Outre l'impact financier et social de ces mesures restrictives, imposées pour stopper la propagation de la Covid-19, les musiciens de haut niveau font face au problème de la baisse de performance. En effet, à l'image des sportifs de haut niveau, les musiciens et les chanteurs ont besoin de maintenir une activité régulière de leurs articulations, muscles et cordes vocales, sans quoi la reprise des spectacles après la pandémie risque d'être plus compliquée.
Dans un entretien à M24, le directeur du Conservatoire national de musique et d'art chorégraphique de Rabat, Samir Tamim revient sur les effets d'une année sabbatique sur la performance des musiciens de haut niveau et les perspectives post-covid.
- Mis à part les effets économiques qui ont touché bien des domaines, quelles sont les répercussions de l'année pandémique sur la pratique musicale au Maroc ?
Outre les répercussions financières et sociales sur les artistes, la période de confinement a eu un impact majeur sur la pratique musicale et les performances des musiciens.
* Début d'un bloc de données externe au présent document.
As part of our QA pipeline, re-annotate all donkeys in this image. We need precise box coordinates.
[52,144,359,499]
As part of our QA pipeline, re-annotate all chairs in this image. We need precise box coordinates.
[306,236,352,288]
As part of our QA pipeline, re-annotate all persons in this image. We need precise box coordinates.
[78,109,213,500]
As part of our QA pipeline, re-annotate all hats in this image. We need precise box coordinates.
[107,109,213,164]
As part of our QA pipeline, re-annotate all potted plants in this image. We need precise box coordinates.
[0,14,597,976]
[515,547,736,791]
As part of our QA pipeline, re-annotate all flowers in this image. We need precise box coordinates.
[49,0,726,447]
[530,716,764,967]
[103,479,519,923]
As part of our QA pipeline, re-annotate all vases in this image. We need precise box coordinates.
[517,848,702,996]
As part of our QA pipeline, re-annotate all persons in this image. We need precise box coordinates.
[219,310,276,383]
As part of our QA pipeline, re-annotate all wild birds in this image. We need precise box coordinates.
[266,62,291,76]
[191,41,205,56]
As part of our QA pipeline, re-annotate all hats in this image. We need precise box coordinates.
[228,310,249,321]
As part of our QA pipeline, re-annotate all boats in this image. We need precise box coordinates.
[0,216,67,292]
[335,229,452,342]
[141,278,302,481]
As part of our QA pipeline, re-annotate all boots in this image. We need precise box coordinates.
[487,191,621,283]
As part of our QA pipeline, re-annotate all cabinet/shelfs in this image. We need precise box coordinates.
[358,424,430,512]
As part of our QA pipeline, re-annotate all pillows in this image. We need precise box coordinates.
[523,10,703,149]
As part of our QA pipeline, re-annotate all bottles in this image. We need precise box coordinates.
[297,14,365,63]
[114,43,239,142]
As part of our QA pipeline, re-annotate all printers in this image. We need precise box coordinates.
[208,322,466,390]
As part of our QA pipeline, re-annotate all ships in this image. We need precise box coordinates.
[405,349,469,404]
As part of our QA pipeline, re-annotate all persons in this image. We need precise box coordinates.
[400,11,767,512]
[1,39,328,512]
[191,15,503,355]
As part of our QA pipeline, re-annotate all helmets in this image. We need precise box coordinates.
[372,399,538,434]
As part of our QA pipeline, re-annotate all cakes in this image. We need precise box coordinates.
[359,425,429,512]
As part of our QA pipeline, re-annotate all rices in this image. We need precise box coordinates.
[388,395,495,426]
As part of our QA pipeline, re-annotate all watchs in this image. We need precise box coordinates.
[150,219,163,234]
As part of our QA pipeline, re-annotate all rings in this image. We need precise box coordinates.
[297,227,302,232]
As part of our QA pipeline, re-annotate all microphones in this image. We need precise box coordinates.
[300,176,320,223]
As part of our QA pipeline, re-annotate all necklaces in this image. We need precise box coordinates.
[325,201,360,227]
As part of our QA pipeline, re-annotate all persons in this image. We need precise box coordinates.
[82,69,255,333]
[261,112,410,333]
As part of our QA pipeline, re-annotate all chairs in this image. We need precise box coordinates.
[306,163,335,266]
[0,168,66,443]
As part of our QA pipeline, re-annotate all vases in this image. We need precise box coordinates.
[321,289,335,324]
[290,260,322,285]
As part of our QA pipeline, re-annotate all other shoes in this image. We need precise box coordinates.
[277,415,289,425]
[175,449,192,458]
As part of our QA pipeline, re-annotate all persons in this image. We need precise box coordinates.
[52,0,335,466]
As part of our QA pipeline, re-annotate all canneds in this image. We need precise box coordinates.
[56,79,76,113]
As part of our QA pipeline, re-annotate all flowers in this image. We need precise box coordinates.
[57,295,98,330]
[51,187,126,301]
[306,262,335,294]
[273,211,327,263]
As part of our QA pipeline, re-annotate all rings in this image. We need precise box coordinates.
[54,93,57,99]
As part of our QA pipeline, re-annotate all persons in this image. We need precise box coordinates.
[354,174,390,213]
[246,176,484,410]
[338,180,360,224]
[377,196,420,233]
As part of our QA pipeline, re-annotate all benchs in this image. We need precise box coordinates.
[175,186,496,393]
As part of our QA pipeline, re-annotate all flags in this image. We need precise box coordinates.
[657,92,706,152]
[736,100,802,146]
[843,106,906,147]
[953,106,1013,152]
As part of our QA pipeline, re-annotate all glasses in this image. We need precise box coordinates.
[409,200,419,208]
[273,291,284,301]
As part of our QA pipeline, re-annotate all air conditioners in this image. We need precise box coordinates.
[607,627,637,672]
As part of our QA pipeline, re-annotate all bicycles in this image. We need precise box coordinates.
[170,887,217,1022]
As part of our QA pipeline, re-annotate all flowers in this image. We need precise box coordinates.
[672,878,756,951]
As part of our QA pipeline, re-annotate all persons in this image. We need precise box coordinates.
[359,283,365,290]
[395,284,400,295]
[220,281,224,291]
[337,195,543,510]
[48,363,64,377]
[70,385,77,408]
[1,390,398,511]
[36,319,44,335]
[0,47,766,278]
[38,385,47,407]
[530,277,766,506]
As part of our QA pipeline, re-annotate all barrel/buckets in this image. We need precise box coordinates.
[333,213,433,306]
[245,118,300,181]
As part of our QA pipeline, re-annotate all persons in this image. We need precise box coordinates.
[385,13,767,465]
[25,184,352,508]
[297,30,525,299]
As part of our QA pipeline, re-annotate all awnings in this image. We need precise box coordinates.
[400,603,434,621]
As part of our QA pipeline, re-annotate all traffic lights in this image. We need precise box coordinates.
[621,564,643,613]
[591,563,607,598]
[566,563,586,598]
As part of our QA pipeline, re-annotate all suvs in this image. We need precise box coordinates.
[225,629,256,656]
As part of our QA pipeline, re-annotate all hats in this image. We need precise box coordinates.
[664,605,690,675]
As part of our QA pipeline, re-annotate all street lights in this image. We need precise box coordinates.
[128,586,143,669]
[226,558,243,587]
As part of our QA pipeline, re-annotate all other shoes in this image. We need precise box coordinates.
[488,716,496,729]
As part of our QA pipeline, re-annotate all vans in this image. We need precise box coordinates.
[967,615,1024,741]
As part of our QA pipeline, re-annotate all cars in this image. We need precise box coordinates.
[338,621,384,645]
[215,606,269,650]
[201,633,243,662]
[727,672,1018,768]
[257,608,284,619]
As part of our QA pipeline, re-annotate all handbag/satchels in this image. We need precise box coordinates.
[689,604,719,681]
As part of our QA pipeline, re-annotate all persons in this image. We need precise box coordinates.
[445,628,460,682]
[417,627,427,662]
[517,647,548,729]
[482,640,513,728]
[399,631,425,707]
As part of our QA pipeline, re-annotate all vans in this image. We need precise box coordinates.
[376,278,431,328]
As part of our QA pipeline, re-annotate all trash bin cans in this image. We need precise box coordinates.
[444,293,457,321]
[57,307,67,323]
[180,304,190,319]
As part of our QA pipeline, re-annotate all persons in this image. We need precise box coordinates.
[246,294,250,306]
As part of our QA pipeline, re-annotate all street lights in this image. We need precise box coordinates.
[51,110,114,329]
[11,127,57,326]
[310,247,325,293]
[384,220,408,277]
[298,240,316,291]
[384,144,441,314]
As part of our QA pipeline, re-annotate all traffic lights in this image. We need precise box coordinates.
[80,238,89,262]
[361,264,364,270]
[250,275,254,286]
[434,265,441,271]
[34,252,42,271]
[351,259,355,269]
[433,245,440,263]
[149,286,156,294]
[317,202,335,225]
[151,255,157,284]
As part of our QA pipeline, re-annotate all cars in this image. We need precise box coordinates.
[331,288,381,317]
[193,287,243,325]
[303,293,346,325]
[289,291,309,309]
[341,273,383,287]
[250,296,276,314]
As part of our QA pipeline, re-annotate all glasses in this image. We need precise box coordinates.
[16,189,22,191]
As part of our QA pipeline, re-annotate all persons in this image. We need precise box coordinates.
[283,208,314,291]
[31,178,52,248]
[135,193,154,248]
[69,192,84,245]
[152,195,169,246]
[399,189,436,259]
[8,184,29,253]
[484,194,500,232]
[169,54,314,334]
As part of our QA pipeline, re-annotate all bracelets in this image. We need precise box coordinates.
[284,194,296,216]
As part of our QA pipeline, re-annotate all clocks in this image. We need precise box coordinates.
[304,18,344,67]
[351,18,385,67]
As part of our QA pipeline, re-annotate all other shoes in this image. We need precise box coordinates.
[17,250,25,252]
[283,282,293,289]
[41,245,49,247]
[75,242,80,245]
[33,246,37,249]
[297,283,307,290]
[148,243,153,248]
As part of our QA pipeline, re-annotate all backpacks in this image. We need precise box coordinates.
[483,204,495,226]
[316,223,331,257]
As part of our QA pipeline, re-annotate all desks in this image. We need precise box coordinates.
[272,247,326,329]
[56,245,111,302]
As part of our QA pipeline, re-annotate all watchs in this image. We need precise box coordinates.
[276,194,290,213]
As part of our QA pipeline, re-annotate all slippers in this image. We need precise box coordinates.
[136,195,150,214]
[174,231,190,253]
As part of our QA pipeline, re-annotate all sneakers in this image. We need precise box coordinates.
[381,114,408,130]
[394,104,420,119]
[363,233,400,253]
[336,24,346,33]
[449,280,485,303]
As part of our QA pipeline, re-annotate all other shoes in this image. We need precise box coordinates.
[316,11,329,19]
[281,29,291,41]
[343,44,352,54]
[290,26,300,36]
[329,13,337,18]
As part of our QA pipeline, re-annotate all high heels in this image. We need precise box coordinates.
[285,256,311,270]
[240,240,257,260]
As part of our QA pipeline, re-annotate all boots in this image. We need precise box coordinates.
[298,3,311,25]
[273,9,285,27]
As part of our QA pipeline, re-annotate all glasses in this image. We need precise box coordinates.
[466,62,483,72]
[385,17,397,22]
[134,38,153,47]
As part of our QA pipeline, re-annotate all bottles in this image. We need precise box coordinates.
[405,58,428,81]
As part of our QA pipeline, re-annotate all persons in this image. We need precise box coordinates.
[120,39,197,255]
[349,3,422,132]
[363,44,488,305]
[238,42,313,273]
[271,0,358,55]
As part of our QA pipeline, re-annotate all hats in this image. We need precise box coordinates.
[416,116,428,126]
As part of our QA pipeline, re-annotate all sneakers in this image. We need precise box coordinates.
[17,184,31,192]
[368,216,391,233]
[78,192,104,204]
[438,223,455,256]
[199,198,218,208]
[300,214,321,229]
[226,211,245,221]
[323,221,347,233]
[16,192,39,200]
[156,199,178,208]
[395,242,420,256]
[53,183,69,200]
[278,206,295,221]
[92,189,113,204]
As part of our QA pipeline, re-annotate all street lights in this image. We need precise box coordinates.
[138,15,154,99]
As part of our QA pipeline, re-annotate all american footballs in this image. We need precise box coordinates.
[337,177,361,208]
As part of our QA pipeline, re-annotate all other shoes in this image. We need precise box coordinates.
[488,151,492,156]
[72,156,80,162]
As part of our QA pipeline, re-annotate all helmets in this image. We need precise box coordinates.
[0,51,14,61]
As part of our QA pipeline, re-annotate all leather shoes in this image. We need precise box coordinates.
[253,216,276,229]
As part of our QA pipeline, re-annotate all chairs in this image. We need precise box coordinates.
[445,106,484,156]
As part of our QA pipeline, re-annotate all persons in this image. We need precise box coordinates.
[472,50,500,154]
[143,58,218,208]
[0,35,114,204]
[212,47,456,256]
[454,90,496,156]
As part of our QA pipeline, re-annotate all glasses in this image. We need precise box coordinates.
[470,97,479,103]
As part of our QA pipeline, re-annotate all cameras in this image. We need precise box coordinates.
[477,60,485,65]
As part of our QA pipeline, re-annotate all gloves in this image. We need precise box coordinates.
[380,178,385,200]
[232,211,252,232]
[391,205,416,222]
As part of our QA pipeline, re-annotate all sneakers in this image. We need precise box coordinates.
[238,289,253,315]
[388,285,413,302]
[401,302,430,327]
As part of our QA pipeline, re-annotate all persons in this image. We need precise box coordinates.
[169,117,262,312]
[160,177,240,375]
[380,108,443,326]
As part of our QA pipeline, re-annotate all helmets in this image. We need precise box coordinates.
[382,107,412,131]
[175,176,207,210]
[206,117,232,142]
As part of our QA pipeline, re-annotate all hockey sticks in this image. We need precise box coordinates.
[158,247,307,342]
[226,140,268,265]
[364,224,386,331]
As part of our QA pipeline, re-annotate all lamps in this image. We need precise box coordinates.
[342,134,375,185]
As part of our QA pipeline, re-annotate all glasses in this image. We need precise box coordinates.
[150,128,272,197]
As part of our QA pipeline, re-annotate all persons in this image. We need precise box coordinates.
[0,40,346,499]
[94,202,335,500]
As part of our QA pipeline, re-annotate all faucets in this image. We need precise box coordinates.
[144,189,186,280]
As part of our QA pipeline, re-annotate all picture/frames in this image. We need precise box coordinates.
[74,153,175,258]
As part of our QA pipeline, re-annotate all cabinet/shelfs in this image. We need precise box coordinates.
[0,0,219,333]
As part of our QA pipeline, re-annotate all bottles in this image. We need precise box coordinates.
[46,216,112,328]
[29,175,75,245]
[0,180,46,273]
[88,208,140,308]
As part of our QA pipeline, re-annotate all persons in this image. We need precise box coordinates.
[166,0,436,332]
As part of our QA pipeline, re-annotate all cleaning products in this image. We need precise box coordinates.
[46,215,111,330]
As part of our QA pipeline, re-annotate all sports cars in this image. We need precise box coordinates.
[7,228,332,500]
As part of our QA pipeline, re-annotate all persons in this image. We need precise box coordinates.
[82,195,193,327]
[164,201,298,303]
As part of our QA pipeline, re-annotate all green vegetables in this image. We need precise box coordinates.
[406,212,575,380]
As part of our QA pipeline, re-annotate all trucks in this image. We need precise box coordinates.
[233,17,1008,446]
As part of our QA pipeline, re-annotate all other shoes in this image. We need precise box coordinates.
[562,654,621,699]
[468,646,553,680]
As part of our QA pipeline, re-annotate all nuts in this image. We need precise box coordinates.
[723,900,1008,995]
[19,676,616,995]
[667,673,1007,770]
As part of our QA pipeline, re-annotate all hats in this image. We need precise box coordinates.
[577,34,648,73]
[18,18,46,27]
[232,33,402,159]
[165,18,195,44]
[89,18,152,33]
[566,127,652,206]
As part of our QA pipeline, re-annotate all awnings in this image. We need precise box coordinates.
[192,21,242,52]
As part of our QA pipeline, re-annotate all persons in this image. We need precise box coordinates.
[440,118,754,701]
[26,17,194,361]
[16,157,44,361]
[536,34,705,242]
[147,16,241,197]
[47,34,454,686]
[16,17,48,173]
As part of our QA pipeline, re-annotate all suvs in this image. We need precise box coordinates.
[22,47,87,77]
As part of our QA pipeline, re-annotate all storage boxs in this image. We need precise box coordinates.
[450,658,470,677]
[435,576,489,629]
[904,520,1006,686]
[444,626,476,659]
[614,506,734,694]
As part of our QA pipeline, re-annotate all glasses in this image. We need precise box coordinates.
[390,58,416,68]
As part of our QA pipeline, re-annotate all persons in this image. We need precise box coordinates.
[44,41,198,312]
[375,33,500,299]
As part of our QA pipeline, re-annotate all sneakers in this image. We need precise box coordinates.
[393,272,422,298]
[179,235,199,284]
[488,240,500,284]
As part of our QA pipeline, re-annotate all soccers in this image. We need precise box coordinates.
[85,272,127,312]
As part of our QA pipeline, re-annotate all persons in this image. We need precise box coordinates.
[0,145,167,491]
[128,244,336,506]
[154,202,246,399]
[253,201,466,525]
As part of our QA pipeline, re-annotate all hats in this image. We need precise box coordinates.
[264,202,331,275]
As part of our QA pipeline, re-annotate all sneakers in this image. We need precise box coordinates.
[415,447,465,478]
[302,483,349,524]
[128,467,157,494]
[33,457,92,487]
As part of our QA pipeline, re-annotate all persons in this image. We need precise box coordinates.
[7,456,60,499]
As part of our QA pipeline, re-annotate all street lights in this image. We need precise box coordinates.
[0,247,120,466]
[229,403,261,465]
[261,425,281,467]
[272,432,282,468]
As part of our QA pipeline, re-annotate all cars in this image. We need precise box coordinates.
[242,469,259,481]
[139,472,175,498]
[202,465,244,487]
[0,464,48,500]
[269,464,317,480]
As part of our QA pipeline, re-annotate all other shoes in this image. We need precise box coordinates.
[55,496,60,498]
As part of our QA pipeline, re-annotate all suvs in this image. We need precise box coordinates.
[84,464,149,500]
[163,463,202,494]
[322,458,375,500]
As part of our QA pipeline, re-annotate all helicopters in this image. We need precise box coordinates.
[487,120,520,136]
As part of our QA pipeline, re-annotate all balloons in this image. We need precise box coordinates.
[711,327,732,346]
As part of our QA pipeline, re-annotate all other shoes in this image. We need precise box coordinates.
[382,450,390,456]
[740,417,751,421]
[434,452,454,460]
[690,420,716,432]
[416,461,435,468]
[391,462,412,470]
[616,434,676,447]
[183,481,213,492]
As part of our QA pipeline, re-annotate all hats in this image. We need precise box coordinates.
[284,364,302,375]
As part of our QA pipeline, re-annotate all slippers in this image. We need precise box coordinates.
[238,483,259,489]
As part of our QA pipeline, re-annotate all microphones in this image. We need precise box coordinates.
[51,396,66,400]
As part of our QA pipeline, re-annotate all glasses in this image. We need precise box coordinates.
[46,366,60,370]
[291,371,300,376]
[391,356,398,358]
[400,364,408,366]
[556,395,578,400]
En effet, à l’instar des sportifs de haut niveau, toute interruption de la pratique régulière ne peut qu’impacter le niveau des musiciens professionnels.
Car la musique, le chant ou encore les arts chorégraphiques sont basés sur les mouvements des articulations et des cordes vocales qu'il faut entraîner régulièrement et avec une intensité progressive. De même, pour les mouvements et les chorégraphies des danseurs qu’il faut répéter en permanence afin de préserver les acquis et les compétences techniques.
Dès lors, les effets de cette longue interruption devraient perdurer bien après la crise sanitaire et seraient perceptibles à la reprise des manifestations culturelles et artistiques.
- Les secteurs informels étaient-ils plus impactés par la crise que les secteurs structurés ?
La pandémie du Covid-19 et les mesures restrictives qu’elle a engendrées ont eu de grandes répercussions sur les professions artistiques. Le confinement de plusieurs mois et la fermeture, depuis déjà une année, des salles de spectacles, des lieux de répétitions et des studios d'enregistrement ont fortement impacté le monde de la musique, en particulier les domaines informels.
Heureusement pour les domaines structurés, les répercussion ont été moins dramatiques. Par exemple, l'enseignement musical au niveau des conservatoire ne s'est jamais arrêté. Nous avons continué à travailler, à enseigner et à pratiquer la musique dans un respect strict des gestes barrières.
Cette continuité a permis aux musiciens appartenant aux conservatoires de maintenir leur niveau de performance, étant restés en contact quotidien avec leurs instruments et leurs compères.
Aussi, au moment où les problèmes financiers hantaient les musiciens des secteurs non structurés, les artistes exerçant au sein des conservatoires ont pu compter sur leur rémunération en tant qu'enseignants et ont, donc, eu moins de problèmes financiers.
- Quelles perspectives pour l'activité musicale au lendemain de la pandémie ?
Une fois la crise sanitaire terminée, le monde des arts, notamment celui de la musique et des arts chorégraphiques, reprendra de plus belle!
S’il y a un point positif à mettre au compteur de la pandémie, c’est qu’elle a révélé l’attachement des gens aux arts et aux spectacles. Les réseaux sociaux débordent de messages de spectateurs assoiffés de musique, qui expriment leur impatience de voir les festivals reprendre et les salles de spectacles rouvertes à nouveau.
En attendant, les musiciens essaient avec leurs moyens de bord de compenser la mise à l’arrêt de la plupart des activités artistiques, en offrant des concerts 2.0, grâce à des sites et des applications créés initialement pour des conversations vidéo, mais transformés pour l’occasion en véritables scènes réunissant plusieurs artistes.
Dans ce sens, nous avons organisé au Conservatoire national de musique et d'arts chorégraphiques des concerts que nous avons diffusé sur les réseaux sociaux, notamment un concert à l'occasion de la Journée internationale de la Femme (8 mars). Cette prestation a été regardée par près de 22.000 spectateurs en l’espace de 48H et a suscité une forte admiration auprès du public.